Jeanne Gang, the Anti-Zaha
Posted in: UncategorizedNot recently named to the British order, but perhaps well on her way to starchitecture is Jeanne Gang, the architect behind Chicago’s Aqua skyscraper, the world’s tallest building yet designed by a woman. The New Yorker‘s Paul Goldberger, who we’ll always welcome here to Chicago, files this great profile on Gang, who he describes as something of the exact opposite of starchitects in general, including the most famous female of the group, Zaha Hadid. “Hadid,” he writes, “is a brilliant shaper of form, but her buildings are nothing if not arbitrary, and the combination of her fame and her flamboyant designs has insidiously led people to assume that female architects tend to favor shape-making over problem-solving.” The critic goes on to introduce women who are similar to Gang, bucking that misconception, along the way providing a great profile on a rising star in the industry and on the beautiful building itself.
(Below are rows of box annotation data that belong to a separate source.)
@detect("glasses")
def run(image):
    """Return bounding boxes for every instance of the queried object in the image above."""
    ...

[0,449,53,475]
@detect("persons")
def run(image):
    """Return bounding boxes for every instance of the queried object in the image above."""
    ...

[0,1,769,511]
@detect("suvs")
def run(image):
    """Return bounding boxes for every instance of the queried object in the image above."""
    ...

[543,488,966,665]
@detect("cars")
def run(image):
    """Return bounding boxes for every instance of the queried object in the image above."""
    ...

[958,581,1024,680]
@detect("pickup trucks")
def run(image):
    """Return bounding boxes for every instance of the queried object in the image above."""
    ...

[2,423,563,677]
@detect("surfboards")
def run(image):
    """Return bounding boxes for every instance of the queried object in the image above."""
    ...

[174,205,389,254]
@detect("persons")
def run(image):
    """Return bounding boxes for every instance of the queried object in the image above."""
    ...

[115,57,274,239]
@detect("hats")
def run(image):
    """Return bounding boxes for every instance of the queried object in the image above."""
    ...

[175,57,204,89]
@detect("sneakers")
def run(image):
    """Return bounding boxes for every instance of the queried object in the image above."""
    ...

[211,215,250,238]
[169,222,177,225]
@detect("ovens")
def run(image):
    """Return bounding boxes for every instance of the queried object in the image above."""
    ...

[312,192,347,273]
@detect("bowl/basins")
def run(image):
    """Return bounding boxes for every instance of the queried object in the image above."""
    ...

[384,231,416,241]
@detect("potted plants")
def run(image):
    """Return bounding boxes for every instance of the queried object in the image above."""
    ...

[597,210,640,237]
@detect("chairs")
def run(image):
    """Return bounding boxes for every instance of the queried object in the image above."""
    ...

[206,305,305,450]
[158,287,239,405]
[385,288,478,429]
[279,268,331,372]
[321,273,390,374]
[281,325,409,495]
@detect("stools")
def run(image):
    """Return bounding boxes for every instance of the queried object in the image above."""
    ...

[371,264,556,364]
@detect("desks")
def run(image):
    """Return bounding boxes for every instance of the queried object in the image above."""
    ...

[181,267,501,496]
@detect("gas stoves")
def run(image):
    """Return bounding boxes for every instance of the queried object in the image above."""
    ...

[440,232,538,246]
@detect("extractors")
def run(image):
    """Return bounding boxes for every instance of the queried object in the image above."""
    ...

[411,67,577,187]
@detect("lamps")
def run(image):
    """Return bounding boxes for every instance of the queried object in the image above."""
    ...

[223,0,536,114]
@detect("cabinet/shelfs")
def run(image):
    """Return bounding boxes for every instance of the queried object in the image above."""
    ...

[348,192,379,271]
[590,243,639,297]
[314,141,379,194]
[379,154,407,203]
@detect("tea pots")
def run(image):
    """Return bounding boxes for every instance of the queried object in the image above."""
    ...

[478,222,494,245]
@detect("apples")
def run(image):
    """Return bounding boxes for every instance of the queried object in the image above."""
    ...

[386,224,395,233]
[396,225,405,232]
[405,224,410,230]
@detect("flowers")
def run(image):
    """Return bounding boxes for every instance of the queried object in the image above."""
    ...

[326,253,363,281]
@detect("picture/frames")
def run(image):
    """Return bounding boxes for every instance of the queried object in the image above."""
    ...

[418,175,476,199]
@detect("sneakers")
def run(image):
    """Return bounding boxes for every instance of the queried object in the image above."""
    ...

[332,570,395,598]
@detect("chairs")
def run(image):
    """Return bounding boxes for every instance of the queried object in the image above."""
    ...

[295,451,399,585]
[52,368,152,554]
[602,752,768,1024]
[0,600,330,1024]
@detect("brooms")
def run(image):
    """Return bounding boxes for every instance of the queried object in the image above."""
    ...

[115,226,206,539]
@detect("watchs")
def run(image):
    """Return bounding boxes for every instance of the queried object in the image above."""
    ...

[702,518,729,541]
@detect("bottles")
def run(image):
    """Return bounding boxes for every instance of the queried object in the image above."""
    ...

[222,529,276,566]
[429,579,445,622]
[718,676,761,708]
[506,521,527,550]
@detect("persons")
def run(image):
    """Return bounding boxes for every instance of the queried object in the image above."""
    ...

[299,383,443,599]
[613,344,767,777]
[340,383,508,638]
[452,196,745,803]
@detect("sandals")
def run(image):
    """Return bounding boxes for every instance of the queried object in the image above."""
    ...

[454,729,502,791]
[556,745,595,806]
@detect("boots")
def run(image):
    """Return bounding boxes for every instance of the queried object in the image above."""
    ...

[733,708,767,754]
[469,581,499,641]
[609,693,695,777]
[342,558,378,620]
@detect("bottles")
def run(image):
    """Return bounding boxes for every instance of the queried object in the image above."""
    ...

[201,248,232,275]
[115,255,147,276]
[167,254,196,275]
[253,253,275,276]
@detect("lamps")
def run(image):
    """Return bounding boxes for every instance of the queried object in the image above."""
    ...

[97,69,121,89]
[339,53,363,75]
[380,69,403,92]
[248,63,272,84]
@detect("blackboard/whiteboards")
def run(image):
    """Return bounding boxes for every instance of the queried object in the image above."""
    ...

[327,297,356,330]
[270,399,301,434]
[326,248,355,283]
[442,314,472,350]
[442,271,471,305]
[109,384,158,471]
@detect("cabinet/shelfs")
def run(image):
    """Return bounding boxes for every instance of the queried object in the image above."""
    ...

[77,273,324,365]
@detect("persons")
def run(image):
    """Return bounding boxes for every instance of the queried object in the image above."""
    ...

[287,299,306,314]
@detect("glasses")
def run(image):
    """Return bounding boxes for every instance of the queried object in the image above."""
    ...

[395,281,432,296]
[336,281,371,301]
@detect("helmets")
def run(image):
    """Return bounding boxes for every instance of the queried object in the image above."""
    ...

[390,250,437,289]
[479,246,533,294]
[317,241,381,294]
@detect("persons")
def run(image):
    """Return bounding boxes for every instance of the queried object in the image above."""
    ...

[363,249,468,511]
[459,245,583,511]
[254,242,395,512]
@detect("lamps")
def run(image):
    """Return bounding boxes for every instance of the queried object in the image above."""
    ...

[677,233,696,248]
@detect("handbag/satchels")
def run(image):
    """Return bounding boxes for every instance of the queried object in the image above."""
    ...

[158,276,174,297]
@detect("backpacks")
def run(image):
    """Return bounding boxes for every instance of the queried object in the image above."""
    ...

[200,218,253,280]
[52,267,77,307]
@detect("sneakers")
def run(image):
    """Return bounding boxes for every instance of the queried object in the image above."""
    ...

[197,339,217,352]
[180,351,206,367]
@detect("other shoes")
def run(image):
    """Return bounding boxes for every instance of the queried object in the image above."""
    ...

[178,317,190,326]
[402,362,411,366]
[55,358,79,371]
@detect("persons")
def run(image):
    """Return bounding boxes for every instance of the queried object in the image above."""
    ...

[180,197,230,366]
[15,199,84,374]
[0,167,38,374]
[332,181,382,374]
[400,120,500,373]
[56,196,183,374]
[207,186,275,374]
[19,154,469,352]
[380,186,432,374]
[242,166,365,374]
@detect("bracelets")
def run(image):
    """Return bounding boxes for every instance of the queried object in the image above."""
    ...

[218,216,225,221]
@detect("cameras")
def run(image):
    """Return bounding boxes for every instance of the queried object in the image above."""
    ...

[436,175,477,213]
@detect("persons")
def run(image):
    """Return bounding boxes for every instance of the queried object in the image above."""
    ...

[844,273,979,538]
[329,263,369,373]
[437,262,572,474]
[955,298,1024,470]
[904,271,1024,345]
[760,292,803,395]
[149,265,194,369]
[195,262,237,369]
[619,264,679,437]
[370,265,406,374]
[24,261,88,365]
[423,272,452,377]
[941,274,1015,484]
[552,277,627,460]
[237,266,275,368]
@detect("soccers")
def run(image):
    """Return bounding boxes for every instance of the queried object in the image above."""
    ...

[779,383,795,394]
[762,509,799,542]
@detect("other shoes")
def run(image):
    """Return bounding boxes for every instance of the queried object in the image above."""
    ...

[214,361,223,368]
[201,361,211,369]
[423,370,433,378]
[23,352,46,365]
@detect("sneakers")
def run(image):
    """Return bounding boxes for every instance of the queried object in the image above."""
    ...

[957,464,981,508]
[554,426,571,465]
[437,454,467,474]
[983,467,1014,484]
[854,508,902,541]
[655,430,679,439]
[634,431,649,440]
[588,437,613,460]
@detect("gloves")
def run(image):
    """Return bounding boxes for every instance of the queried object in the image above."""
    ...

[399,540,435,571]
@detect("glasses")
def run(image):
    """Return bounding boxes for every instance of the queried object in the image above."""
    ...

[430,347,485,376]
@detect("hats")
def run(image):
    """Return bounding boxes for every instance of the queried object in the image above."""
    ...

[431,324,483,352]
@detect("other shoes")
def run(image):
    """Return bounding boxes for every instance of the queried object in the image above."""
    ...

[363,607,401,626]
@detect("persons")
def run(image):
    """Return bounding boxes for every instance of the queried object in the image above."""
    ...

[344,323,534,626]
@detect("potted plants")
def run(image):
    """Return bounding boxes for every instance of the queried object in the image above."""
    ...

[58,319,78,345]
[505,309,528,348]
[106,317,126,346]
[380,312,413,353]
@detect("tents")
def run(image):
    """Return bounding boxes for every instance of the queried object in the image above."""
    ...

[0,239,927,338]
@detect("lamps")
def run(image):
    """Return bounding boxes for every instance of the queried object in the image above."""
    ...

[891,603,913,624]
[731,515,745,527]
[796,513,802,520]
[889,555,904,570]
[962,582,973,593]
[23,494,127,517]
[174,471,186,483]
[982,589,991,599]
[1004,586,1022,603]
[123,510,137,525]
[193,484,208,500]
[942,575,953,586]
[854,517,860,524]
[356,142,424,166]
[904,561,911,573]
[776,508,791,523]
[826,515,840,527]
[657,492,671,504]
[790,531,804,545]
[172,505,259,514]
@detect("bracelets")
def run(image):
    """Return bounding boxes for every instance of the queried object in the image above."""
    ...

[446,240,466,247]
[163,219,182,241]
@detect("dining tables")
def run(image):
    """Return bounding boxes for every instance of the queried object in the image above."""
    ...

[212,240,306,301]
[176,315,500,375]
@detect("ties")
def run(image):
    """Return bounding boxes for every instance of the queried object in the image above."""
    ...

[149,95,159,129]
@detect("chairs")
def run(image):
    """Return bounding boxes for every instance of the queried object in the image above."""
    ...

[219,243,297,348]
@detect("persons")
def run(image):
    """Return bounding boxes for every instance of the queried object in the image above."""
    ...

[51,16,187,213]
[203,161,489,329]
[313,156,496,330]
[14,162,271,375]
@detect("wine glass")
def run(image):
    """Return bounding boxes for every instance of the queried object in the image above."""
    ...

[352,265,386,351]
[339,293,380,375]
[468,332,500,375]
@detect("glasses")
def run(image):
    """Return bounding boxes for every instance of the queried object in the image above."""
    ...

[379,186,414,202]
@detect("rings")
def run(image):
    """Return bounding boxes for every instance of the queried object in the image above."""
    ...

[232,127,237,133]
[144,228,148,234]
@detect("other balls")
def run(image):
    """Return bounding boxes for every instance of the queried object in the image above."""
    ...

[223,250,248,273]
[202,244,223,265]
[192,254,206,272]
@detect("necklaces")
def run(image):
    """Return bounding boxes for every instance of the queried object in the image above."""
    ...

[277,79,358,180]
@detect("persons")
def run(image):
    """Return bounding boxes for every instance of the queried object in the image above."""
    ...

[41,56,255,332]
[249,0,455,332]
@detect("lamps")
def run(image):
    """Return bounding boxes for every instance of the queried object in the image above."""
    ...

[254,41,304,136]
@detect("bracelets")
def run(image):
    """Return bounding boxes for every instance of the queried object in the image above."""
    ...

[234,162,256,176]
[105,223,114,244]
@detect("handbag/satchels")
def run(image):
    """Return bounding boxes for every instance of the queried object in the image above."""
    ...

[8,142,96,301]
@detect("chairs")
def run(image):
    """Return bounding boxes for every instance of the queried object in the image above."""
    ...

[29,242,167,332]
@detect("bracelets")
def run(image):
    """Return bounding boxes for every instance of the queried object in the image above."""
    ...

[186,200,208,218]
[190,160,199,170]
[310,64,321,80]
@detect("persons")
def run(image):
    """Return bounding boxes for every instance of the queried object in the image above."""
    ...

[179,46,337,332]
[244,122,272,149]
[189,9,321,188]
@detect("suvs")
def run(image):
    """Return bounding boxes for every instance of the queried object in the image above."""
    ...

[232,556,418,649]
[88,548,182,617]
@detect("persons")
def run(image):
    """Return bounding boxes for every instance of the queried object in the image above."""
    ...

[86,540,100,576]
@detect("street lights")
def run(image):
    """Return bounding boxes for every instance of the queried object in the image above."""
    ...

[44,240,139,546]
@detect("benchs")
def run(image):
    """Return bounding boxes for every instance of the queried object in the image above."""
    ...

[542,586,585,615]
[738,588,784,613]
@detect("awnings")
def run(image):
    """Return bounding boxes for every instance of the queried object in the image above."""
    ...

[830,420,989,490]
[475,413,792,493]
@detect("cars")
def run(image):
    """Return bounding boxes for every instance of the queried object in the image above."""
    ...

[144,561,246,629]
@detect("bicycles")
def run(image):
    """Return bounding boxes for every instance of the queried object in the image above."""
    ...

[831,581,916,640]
Here’s a bit more about Gang from the close of his piece:
Gang has no interest in establishing a look that marks her buildings as hers. Her instincts are modern, but style alone doesn’t shape her work; materials, technology, and an ongoing attempt to see from the perspective of the people who will use the buildings mean much more to her. “You know, a lot of architects get into fetishized objects,” she said to me. “But when you can design anything you want without actually having to make it, you do wild things that can’t work. And that’s not what I want to do.”